Just about a year ago now, I was headed for a fall. I had my bariatric by-pass surgery and was hoping to shed a lot of unwanted pounds and begin a whole new way of eating and relating to food. Not to mention moving through the world with a lot less weight on my bones.
Despite high hopes, and following doctor's orders, I would suffer from an ulcer in my stomach instead, and after not eating for almost 2 months (seriously) I was rushed to the hospital with a severe bleed in my stomach. Surgery and a long recovery that seemed endless, I couldn't possibly know that a year after my release from rehab in July, I would be moving to a new house! Selling my little condo and buying a 2 story home with room for overnight guests. I hope to fill those guest rooms with, well, guests!
I decided to call my former realtor and ask her to work with me. I wasn't necessarily prepared to buy right away, but I thought I would look around and see what the market was doing.
Suffice it to say we saw a lot of sub-par properties that cost a lot of money. I had the insane notion of looking at homes near our city's Old Town, which I knew would be pricey but I wanted to look anyway. It was a great awakening and it led me to look in other areas close to Old Town but not in Old Town.
This lovely 2 story farm style house was by far the best property I saw. I put in an offer and I knew there would be multiple people vying for the same home. I didn't hope too much, so I was shocked when my offer was selected! The big advantage of my offer is that I would assume the mortgage after a fairly quick escrow and let the seller (now my tenant) stay in the home until July. I'm in no rush to get out of my condo, so I could do this. I wasn't the highest bidder, but this consideration to the seller was what sealed the deal.
I put my condo on the market last Friday and on Sunday we (Shawna, my realtor and I) were entertaining two offers. Both cash. One higher but they wanted to assume the mortgage after closing and have me pay rent. I didn't like the paying rent part. So we negotiated on that and they gave me the same deal I gave my seller.
A good real estate agent is worth their weight in gold. The financial and legal considerations are many and complex. Shawna keeps me from doing a primal scream a couple of times a day. I don't know how she manages this business. 7 days a week, late nights and early mornings. You've got to love the work because it demands a lot from you.
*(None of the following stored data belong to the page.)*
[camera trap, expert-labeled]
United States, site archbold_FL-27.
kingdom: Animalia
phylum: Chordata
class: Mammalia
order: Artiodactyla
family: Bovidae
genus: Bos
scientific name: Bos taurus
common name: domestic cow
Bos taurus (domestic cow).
My daughter is concerned that I'm going from a one-story to a two-story (with a finished basement to boot), especially at my age. I thought a lot about this, and decided that perhaps going up and down stairs would aid in keeping me fit. I might be delusional, but time will tell. It's a lovely house with lots of light and a fenced back yard for Lucy. After she adjusts to the move, my plan is do adopt another dog. That's something I couldn't do in my condo neighbourhood due to pet restrictions. I love the thought of another dog hanging out with us. An older dog, no puppies for me!
Unbelievably enough, after a year of languishing and feeling pretty damned depressed about it, buying a new home has given me a sense of purpose that I've been lacking. Another gift from my dearly departed parents, the ability to buy a stand alone single family home all by myself. I hope they know how happy I am. I wish I could call them on the phone and tell them all about it. Perhaps, wherever they are, they do know.